#### Text block:

────────

The more research that is done on the human toll of denying people health insurance, the easier it is to place a price in lives as well as dollars of decisions like that made by nearly half the states to reject the Medicaid expansion provided for in the Affordable Care Act. At Politico Magazine (in a piece given the wonderful, Celine-esque title, “Death on the Installment Plan”) Harold Pollack of the University of Chicago utilizes the findings of last week’s study on the lives saved by RomneyCare in Massachusetts to make some suggestions for those that might be saved by making Medicaid available to more non-elderly adults:
As a matter of fiscal policy, [rejecting the Medicaid expansion] makes little sense. The federal government would initially cover 100 percent of the costs. Its share will gradually drop to 90 percent over the coming years. Over the next decade, the federal government will cover more than 95 percent of the Medicaid expansion’s total cost. Edwin Park of the Center on Budget and Policy Priorities notes that the ACA raises state expenditures on Medicaid and the Children’s Health Insurance Program (CHIP) by only 1.6 percent, when compared with what expenditures would have been in the absence of health reform.
Even the above figures overstate states’ true fiscal burden, since these federal dollars would cover many services such as mental health care, public hospital services and services to the correctional population that would otherwise be supported by states and localities. Medicaid expansion is a significant economic stimulus to the states that have adopted it. Even in deeply conservative states such as Texas, the expansion is strongly supported by the medical community, hospitals, cities and localities and other key constituencies.

────────

#### Information shown:
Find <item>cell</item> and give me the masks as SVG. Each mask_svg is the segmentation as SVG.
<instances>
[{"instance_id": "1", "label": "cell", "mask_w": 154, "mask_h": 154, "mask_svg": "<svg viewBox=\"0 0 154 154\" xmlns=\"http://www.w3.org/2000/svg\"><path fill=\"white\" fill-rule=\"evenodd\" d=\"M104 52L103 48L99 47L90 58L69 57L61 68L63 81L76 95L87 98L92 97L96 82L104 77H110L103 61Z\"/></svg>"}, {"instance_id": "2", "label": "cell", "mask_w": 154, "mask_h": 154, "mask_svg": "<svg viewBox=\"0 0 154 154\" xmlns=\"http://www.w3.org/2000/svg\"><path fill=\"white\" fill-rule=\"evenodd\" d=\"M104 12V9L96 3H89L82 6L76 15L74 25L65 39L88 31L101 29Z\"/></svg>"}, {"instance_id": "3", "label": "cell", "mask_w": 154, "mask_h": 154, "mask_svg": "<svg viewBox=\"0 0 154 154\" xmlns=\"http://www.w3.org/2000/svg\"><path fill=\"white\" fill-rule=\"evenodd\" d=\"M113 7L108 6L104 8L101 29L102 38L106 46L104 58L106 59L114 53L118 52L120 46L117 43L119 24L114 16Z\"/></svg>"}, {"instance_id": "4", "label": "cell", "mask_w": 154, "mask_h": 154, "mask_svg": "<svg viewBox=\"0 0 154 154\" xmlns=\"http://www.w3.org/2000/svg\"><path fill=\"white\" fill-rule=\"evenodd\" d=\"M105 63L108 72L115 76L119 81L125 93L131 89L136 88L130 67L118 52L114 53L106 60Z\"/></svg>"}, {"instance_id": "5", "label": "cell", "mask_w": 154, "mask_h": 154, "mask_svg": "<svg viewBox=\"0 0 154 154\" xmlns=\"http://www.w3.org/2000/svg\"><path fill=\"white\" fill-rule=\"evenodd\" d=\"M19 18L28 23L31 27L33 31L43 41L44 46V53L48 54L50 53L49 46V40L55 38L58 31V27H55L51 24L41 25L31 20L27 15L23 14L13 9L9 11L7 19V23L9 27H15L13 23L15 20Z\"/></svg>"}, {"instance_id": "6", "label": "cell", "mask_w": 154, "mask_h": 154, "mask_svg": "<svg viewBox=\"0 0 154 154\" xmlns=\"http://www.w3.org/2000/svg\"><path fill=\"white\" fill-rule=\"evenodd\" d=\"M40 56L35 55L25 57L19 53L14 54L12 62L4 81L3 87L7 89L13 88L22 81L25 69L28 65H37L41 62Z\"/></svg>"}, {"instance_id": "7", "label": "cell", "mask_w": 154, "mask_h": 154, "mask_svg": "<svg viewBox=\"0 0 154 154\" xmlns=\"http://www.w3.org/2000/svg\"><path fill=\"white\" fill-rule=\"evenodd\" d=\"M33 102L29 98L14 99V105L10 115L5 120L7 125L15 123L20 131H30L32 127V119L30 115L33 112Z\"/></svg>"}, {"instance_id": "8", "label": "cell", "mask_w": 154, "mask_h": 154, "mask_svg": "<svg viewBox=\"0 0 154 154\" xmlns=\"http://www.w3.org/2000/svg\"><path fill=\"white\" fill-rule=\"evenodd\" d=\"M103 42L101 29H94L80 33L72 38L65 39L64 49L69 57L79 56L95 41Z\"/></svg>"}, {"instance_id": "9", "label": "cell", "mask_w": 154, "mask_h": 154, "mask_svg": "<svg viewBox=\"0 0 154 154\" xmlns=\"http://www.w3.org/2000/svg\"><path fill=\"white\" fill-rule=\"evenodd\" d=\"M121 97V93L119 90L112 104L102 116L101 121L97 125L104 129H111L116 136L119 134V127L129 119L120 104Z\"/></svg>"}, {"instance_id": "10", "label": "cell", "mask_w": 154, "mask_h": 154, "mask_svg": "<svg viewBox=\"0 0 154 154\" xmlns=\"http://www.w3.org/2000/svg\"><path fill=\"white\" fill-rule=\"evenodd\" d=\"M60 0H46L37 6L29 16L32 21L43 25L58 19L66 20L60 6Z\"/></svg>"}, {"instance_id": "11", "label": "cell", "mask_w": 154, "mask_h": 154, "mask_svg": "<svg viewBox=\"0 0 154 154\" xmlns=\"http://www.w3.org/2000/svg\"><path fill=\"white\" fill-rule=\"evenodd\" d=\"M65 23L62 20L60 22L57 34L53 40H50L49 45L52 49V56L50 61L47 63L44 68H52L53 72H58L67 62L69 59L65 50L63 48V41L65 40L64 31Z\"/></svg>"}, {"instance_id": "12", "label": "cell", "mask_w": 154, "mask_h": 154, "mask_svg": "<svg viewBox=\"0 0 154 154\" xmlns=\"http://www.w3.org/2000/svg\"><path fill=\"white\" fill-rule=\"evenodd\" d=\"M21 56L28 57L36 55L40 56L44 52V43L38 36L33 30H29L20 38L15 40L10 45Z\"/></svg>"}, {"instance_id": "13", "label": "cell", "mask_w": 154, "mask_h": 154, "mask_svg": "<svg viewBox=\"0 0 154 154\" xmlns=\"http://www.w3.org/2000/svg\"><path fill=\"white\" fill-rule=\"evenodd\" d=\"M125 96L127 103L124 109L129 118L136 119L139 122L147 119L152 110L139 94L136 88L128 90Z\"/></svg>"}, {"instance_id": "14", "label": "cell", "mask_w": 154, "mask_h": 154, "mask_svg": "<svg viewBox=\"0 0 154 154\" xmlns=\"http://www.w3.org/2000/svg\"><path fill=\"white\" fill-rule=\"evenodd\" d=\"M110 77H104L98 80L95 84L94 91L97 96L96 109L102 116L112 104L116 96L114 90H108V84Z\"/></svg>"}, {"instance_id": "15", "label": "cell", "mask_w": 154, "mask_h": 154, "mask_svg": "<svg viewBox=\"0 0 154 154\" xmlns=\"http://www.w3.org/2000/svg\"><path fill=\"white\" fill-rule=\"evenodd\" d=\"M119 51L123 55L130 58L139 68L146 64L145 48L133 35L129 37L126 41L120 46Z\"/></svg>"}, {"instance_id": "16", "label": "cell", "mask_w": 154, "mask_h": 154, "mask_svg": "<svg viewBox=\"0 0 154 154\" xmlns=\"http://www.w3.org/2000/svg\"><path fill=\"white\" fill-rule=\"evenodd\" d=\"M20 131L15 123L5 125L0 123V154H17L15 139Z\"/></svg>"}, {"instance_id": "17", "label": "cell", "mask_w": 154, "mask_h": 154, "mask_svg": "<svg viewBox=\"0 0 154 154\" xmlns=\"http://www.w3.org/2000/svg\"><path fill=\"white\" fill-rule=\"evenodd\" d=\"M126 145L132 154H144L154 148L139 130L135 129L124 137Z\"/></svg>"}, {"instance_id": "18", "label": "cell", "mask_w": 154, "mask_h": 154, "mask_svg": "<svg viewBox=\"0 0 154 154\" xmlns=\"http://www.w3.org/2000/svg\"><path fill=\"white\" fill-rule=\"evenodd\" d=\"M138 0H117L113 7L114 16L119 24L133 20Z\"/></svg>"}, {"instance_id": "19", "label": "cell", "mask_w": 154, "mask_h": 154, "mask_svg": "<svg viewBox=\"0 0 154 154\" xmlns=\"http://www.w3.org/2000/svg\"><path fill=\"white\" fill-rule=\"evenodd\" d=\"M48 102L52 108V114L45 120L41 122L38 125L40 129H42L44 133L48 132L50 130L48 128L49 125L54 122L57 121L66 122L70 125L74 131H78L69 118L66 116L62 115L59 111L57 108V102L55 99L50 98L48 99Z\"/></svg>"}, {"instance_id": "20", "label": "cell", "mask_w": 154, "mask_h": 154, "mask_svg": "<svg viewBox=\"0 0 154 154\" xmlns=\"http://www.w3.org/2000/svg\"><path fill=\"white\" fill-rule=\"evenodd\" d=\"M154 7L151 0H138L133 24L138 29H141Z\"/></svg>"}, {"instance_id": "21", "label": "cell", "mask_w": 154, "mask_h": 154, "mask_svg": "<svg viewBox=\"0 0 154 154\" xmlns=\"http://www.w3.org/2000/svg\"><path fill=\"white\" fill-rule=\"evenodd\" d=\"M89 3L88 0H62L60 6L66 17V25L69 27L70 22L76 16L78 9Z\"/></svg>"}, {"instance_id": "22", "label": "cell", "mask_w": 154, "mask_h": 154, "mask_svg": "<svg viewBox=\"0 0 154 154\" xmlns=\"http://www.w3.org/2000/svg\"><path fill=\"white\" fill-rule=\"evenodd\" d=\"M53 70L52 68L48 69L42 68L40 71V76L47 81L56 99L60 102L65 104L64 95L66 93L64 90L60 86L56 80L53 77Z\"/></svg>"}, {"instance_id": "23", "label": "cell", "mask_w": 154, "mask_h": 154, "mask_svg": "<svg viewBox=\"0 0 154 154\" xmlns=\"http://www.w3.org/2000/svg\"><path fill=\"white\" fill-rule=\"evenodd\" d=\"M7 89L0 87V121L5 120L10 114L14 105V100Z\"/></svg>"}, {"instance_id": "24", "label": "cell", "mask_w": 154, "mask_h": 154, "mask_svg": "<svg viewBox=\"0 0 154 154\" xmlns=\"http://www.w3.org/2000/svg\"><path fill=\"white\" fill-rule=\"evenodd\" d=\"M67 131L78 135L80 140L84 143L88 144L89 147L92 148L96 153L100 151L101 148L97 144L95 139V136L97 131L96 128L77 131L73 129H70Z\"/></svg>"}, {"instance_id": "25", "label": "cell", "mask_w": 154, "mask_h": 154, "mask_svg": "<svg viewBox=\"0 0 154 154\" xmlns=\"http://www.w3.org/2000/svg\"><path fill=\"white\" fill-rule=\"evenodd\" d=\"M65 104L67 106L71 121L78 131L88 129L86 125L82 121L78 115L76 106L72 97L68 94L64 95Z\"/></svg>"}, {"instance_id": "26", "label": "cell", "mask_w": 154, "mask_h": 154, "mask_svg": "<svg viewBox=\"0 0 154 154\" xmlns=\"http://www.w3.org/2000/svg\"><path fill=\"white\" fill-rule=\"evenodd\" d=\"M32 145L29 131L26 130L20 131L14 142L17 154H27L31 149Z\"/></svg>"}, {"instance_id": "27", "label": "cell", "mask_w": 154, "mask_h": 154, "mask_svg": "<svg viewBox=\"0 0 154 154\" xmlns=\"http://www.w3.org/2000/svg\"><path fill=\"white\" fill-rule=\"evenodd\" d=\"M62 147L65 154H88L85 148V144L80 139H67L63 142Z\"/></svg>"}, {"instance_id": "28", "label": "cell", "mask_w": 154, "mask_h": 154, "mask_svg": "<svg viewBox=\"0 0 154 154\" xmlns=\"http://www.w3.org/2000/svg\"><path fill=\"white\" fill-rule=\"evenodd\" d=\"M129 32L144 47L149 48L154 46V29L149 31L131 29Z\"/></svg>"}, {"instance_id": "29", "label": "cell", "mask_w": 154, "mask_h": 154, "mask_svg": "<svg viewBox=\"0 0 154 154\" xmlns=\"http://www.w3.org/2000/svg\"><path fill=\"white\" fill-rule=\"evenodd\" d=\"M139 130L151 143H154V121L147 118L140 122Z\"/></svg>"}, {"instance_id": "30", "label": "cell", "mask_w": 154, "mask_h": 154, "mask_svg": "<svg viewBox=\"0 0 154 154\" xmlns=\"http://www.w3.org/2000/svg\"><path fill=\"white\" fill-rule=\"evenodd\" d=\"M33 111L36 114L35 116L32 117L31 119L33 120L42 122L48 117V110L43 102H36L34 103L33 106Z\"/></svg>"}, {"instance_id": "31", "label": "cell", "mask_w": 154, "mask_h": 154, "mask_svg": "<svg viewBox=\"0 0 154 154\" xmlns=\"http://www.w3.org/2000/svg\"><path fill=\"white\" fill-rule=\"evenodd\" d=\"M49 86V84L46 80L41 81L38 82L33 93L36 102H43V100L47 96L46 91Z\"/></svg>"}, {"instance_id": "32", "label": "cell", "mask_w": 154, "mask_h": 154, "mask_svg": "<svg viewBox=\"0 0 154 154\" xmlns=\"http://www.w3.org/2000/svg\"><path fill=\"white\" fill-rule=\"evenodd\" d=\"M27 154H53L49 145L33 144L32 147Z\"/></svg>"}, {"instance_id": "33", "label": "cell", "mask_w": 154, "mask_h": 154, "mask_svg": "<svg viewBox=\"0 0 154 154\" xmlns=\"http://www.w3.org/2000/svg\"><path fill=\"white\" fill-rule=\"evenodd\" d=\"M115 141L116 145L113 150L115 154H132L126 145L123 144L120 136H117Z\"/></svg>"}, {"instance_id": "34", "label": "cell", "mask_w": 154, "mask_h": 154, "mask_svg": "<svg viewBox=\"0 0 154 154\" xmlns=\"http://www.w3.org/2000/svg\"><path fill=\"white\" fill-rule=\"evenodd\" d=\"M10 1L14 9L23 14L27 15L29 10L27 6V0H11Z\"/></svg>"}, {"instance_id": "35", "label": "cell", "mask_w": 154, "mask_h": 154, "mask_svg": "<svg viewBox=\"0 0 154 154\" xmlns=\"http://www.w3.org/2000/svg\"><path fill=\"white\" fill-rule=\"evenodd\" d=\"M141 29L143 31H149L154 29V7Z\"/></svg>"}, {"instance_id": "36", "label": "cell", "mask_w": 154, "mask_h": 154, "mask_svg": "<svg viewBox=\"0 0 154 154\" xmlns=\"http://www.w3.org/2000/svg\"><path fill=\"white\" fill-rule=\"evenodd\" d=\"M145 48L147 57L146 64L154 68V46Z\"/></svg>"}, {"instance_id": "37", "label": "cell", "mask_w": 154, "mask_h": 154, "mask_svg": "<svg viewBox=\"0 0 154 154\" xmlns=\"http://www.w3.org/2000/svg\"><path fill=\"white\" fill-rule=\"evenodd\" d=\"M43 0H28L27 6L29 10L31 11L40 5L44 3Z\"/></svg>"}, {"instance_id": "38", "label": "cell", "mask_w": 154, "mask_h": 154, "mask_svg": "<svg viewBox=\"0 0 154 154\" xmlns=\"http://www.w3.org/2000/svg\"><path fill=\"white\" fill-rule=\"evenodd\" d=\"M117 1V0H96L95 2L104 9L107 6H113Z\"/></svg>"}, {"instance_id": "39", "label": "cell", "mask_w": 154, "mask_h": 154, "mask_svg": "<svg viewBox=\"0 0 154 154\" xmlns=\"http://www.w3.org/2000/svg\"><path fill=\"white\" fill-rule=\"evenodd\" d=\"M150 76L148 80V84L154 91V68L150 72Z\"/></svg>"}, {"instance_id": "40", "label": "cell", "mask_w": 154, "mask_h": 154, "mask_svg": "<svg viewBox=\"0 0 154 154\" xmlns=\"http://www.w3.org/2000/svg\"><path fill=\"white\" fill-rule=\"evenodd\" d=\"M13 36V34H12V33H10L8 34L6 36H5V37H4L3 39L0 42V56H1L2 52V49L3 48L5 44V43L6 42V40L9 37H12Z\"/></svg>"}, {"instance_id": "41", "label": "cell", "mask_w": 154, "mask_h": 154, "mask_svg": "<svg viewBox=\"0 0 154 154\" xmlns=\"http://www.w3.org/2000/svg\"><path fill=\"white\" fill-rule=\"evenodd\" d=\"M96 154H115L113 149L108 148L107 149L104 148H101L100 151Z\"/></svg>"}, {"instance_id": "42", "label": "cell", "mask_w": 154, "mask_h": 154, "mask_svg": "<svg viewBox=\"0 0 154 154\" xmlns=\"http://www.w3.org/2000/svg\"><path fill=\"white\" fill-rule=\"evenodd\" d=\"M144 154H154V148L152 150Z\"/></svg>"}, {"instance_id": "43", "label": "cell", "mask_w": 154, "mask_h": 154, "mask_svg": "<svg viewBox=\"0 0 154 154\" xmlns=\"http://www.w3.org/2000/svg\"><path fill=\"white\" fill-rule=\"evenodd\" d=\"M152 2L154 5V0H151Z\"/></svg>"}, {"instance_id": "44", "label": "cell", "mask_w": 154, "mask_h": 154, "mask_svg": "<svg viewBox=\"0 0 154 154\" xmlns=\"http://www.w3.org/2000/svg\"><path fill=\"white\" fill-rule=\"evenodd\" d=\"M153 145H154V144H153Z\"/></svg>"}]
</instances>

────────

#### Task to carry out:
Duplicate the part of the Medicaid expansion text from "Even the above" up to and including "other key constituencies.", keeping every word and mark as it appears. Rely only on the Medicaid expansion text for what follows.

#### Finished task:
Even the above figures overstate states’ true fiscal burden, since these federal dollars would cover many services such as mental health care, public hospital services and services to the correctional population that would otherwise be supported by states and localities. Medicaid expansion is a significant economic stimulus to the states that have adopted it. Even in deeply conservative states such as Texas, the expansion is strongly supported by the medical community, hospitals, cities and localities and other key constituencies.